The next Ontario provincial government must decide by November what to do about the Supreme Court Of Canada’s earth-shattering M versus H decision.
“The court said you have six months to decide,” says Brenda Cossman, a family law specialist who teaches at the University of Toronto Law School. “All our premier has said is that he’ll abide by the decision. That would be a disaster for the government!”
The May 20 decision, an overwhelming eight to one ruling, states that one small chunk in Ontario legislation – the spousal support section of the Family Law Act – discriminates against same-sex lovers who have split up. The judges decided homos, too, should be on the hook for splitting cash, just as are heterosexuals.
But because the courts only pronounce on very specific issues, what’s affected is only this small part of the law, and only in Ontario.
Says Cossman: “After bending over backwards all through it, at the end of its decision, the court says its ruling may have implications on other [laws] and suggests that other governments may want to take a look at their definitions [of spouse].
“It tosses the ball back to the legislatures.”

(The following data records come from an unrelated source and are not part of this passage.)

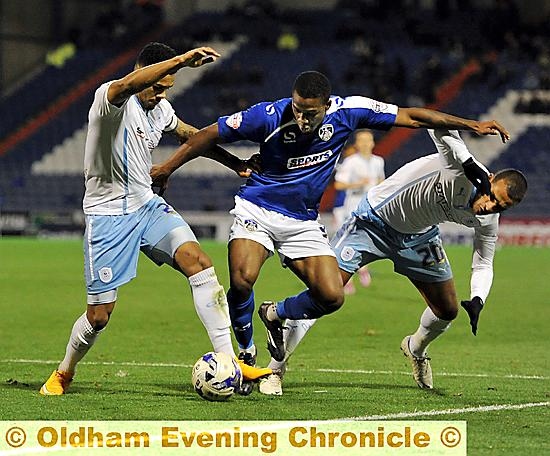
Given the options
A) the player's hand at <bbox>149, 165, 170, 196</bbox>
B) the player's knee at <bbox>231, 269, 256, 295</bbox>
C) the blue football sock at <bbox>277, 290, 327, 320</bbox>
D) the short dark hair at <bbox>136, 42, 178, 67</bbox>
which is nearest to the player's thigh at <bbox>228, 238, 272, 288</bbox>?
the player's knee at <bbox>231, 269, 256, 295</bbox>

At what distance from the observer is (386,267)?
2434 centimetres

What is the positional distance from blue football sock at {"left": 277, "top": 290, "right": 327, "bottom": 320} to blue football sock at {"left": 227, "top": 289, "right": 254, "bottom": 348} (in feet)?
0.80

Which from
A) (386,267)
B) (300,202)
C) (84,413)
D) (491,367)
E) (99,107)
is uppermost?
(99,107)

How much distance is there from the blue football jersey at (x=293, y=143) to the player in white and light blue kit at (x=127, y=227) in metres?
0.61

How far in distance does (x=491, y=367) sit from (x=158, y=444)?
15.8ft

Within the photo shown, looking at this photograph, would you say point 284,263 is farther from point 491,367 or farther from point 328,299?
point 491,367

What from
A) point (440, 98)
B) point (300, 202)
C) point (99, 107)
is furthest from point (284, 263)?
point (440, 98)

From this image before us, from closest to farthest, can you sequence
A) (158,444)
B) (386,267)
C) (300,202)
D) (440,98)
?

If Ontario doesn’t act within six months, all common law couples, homo and hetero, will be dropped from the section – and only married folks will be covered. That would leave quite the mess.
“The government wants unmarried people to have spousal support obligations, so they can get them off welfare,” explains Cossman.

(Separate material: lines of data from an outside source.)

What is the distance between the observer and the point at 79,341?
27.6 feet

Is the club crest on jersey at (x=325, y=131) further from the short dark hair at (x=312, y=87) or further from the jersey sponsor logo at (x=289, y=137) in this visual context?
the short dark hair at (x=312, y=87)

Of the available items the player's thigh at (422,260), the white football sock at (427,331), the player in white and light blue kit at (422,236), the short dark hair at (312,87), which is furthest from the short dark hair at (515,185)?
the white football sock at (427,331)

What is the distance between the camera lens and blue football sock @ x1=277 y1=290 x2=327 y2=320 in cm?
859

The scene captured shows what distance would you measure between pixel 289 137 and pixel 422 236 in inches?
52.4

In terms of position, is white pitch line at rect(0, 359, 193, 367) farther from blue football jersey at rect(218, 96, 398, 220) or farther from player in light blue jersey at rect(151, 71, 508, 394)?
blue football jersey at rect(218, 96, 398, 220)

But just rewriting that one section of the law won’t work, either. Heterosexual couples can opt out, for example, by signing pre-nuptial contracts setting out financial obligation after a split up. Homos aren’t covered in that section… and won’t be unless there’s a complete overhaul.
Cossman says that it’s unlikely that angry partners who split up some time ago could sue retroactively, but the ruling’s not clear on that.
Ontarians go to the polls Thu, Jun 3. NDP leader Howard Hampton and Liberal leader Dalton McGuinty have both announced support for same-sex spousal rights.
Premier Mike Harris has said: “I’m not a fan of the notwithstanding clause at the best of times. We respect the Constitution of Canada.”